Comment les géologues « voient » les réservoirs de pétrole et de gaz à des milliers de mètres sous la surface de la Terre ? Leur principal « œil magique » est la technologie d'exploitation forestière. Si le forage revient à injecter la terre, la diagraphie revient à insérer une série de capteurs dans le « trou de l'aiguille » pour effectuer un « scanner » complet de la formation.
Cependant, le résultat brut-les courbes colorées et ondulantes-n'est pas la réponse finale. Ce ne sont que des données de réponse physique, un peu comme les images en noir et blanc-et-d'un scanner tomodensitométrique d'un hôpital, qui n'ont aucun sens sans le diagnostic d'un médecin. Traduire ces courbes en langage géologique intuitif (identifier les grès, mesurer la porosité, déterminer la teneur en fluide) nécessite une étape critique :interprétation du journal. Il s’agit d’un processus de « décodage » intégrant la physique, la géologie et l’informatique.

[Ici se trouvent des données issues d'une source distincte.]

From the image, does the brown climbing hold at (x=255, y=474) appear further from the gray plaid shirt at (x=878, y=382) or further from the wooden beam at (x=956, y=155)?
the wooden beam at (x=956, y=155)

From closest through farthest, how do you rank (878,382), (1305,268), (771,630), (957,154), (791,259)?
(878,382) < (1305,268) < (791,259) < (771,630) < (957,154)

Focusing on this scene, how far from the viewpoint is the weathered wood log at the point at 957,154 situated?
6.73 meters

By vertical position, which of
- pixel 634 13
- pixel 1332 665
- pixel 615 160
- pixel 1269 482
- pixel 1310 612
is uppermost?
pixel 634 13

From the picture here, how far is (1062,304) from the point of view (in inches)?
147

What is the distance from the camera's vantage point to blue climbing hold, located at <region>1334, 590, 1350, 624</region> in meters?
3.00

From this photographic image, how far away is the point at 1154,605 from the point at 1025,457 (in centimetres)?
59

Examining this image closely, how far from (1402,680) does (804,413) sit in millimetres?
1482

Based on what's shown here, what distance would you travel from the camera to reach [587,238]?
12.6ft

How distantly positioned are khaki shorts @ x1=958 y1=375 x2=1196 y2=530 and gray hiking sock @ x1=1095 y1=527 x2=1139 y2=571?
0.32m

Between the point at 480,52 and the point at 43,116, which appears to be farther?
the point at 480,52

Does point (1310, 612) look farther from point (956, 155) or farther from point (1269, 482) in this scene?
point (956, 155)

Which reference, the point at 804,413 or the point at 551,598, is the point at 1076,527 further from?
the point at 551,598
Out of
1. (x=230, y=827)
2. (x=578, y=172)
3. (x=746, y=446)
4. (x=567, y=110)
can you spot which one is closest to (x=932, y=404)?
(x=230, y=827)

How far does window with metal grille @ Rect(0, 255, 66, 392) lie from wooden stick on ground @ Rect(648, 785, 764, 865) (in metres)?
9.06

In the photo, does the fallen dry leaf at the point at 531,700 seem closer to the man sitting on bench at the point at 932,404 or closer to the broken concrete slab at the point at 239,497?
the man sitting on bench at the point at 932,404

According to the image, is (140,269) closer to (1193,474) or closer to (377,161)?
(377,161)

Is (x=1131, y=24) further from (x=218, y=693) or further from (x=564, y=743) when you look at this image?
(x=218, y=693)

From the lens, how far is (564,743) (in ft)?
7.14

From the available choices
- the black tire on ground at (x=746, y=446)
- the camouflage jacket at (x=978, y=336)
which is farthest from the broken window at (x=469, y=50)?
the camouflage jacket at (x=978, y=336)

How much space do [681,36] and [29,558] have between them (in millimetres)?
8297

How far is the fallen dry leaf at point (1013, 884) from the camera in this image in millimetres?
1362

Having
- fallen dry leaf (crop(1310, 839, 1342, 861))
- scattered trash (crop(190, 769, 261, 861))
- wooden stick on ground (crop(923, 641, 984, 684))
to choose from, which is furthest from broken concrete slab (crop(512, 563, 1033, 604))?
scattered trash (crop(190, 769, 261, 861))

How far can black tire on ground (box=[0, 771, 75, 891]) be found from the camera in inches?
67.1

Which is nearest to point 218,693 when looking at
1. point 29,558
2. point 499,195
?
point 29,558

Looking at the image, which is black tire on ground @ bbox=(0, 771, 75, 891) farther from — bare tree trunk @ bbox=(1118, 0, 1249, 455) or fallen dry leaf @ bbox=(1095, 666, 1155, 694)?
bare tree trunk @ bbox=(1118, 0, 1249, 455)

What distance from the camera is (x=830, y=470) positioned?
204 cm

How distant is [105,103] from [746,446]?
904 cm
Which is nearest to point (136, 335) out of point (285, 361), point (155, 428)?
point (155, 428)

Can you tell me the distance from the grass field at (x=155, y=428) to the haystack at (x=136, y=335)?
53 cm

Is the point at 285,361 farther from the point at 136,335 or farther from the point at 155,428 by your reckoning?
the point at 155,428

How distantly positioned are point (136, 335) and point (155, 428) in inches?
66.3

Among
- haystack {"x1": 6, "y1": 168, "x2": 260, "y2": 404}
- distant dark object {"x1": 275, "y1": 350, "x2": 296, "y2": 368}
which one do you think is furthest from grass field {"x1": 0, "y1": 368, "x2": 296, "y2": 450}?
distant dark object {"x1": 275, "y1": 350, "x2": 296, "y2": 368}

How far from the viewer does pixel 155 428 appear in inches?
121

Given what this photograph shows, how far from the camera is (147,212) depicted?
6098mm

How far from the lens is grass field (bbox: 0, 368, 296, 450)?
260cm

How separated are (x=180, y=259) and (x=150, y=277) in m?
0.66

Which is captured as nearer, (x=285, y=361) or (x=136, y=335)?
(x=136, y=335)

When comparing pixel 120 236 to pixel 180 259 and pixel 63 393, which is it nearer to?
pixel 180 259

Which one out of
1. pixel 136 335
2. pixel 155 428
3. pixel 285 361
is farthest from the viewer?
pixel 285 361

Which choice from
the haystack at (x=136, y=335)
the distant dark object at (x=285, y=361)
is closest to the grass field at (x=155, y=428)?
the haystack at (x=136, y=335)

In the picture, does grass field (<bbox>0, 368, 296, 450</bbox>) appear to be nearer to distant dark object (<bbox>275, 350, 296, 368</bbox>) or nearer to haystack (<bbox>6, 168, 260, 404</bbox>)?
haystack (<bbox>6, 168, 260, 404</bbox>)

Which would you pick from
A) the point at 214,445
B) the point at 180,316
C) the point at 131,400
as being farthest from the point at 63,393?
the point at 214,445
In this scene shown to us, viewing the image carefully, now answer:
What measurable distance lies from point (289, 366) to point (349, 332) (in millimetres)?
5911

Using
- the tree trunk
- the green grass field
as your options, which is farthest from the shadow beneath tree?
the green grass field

Cet article parcourt systématiquement la « chaîne de montage standard » de l'interprétation conventionnelle des journaux, révélant comment les informations souterraines sont décodées étape par étape.
Qu'est-ce que « l'exploitation forestière conventionnelle » ?
Il s'agit du « package de base » de combinaisons de courbes de base exécutées sur presque tous les puits. Il est rentable-et largement applicable, constituant la base de toute interprétation.
- Rayon Gamma (GR) :Mesure la radioactivité naturelle. Les schistes ont un GR élevé ; les grès/carbonates propres ont un faible GR. Il s'agit du principal outil permettant de distinguer les schistes des roches réservoirs potentielles.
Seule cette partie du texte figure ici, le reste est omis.